# Regolamento sulla valutazione degli alunni



## Old Giusy (4 Aprile 2009)

Il mese scorso è stato approvato il Regolamento sulla valutazione degli alunni. Vorrei attirare la vostra attenzione su questo passo:

*"Scuola secondaria di I grado (scuola media)* 

Nella scuola secondaria di primo grado gli studenti saranno valutati nelle singole materia con *voti numerici*. Questo metodo di valutazione riguarderà anche l’insegnamento della *musica*.

Anche alle medie l’insegnamento della religione cattolica continuerà ad essere valutato attraverso un giudizio sintetico del docente.

Per essere ammessi all’anno successivo, comunque, sarà necessario avere almeno 6 in ogni materia.

Per la ammissione all’esame di Stato di terza media gli alunni dovranno conseguire la sufficienza in tutte le materie, compreso il voto in condotta.

In sede d’*esame finale *agli *alunni particolarmente meritevoli* che conseguiranno il punteggio di 10 decimi potrà essere assegnata la *lode* dalla commissione che deciderà all’unanimità. 
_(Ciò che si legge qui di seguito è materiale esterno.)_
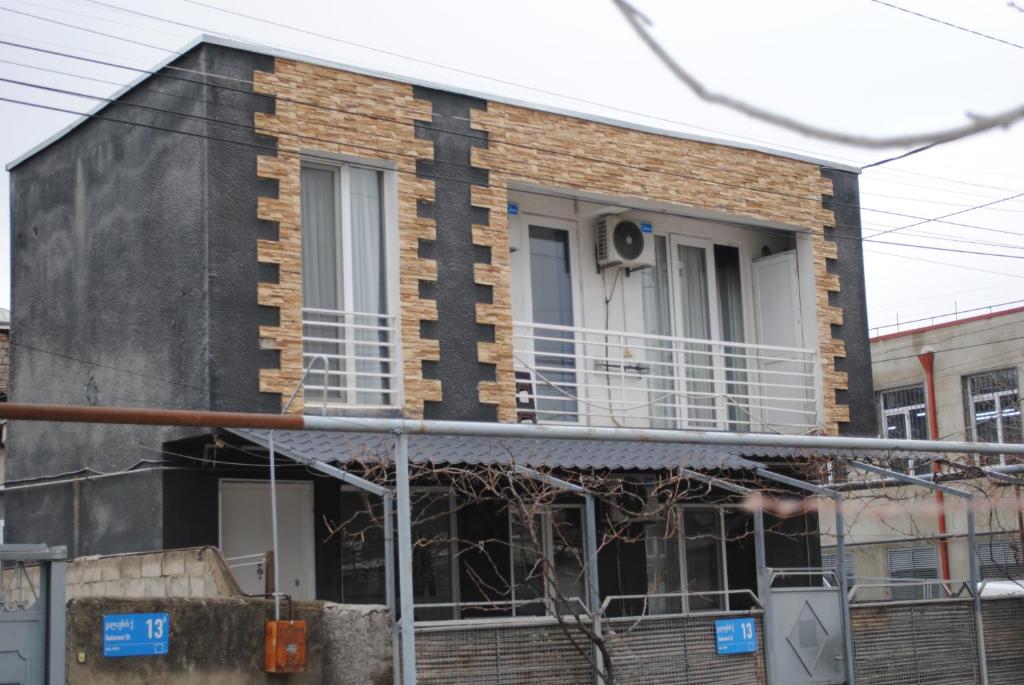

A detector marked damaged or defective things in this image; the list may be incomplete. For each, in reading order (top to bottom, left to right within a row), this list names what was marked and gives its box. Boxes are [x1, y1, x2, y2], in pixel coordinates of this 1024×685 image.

rusty orange box [262, 618, 305, 671]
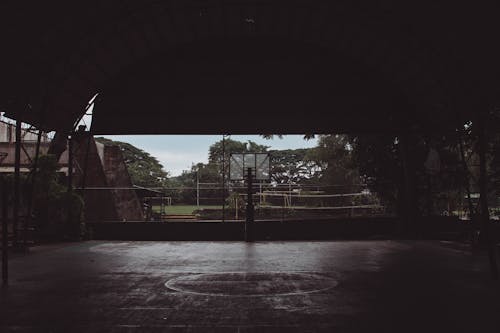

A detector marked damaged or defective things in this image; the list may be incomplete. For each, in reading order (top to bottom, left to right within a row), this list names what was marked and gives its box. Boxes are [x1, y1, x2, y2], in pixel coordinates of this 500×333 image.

rusty roof structure [0, 1, 500, 134]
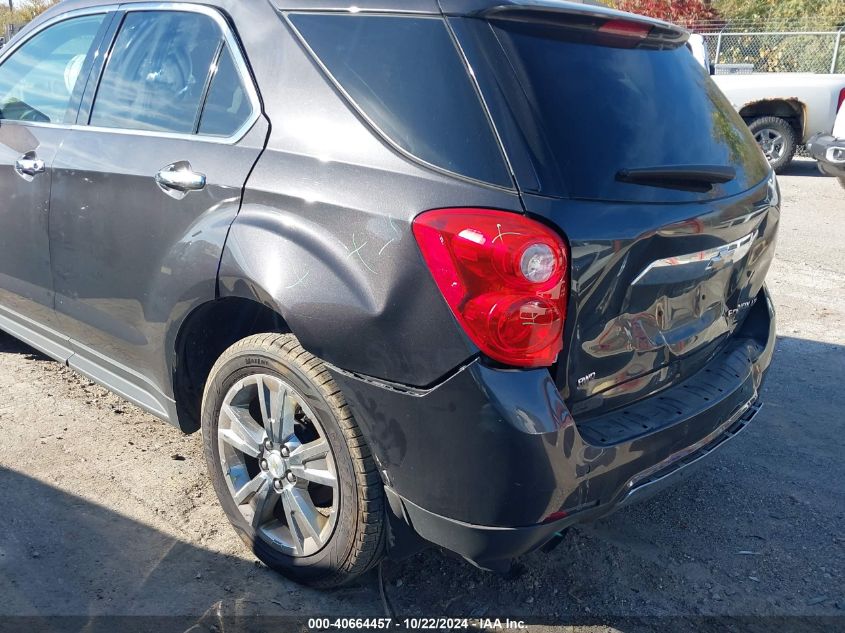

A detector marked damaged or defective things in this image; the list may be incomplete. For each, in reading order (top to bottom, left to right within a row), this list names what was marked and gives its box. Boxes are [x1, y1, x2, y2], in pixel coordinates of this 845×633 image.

dent on rear quarter panel [218, 9, 520, 386]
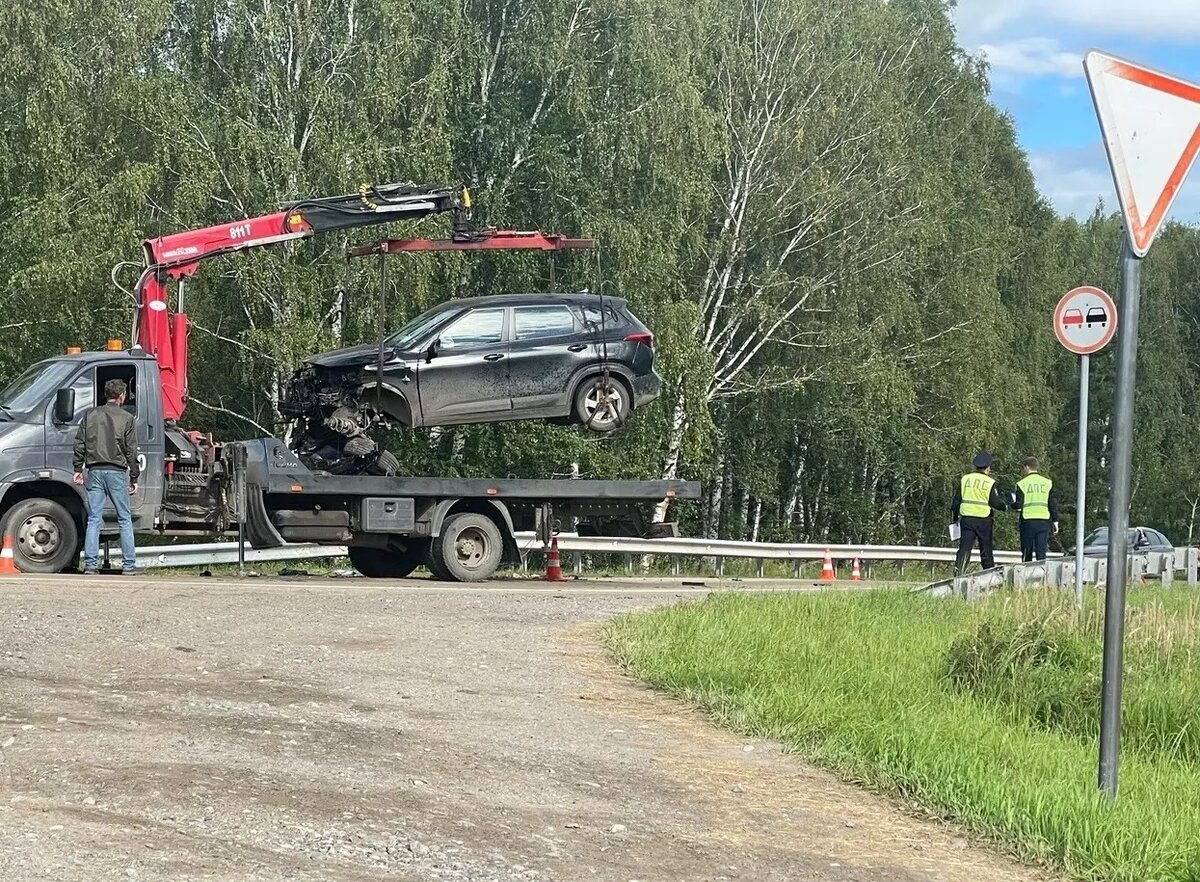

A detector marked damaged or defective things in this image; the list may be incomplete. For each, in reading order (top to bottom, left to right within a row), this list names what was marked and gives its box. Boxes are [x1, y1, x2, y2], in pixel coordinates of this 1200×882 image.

*Voto in condotta alle scuole medie *
Il voto in condotta nella scuola secondaria di primo grado sarà espresso con un voto numerico accompagnato da una nota di illustrazione e riportato anche in lettere in pagella. "
A parte il voto in condotta, vi sembra normale che un ragazzo debba essere bocciato con una sola insufficienza?
Nella mia scuola (scuola a rischio), l'80% dei ragazzi non sanno parlare bene in italiano nè sanno leggere correttamente, figuriamoci se riescono ad avere la sufficienza in inglese e francese?
Andiamo verso il 6 politico, verso una scuola piatta, che non premia affatto i migliori, verso alunni sempre più sfrontati e senza motivazione allo studio, visto che potranno non studiare ed avere la sufficienza, altrimenti un buon 50% delle nostre classi scomparirebbe...


----------



## Lettrice (4 Aprile 2009)

Giusy ha detto:


> A parte il voto in condotta, vi sembra normale che un ragazzo debba essere bocciato con una sola insufficienza?
> Nella mia scuola (scuola a rischio), l'80% dei ragazzi non sanno parlare bene in italiano nè sanno leggere correttamente, figuriamoci se riescono ad avere la sufficienza in inglese e francese?
> Andiamo verso il 6 politico, verso una scuola piatta, che non premia affatto i migliori, verso alunni sempre più sfrontati e senza motivazione allo studio, visto che potranno non studiare ed avere la sufficienza, altrimenti un buon 50% delle nostre classi scomparirebbe...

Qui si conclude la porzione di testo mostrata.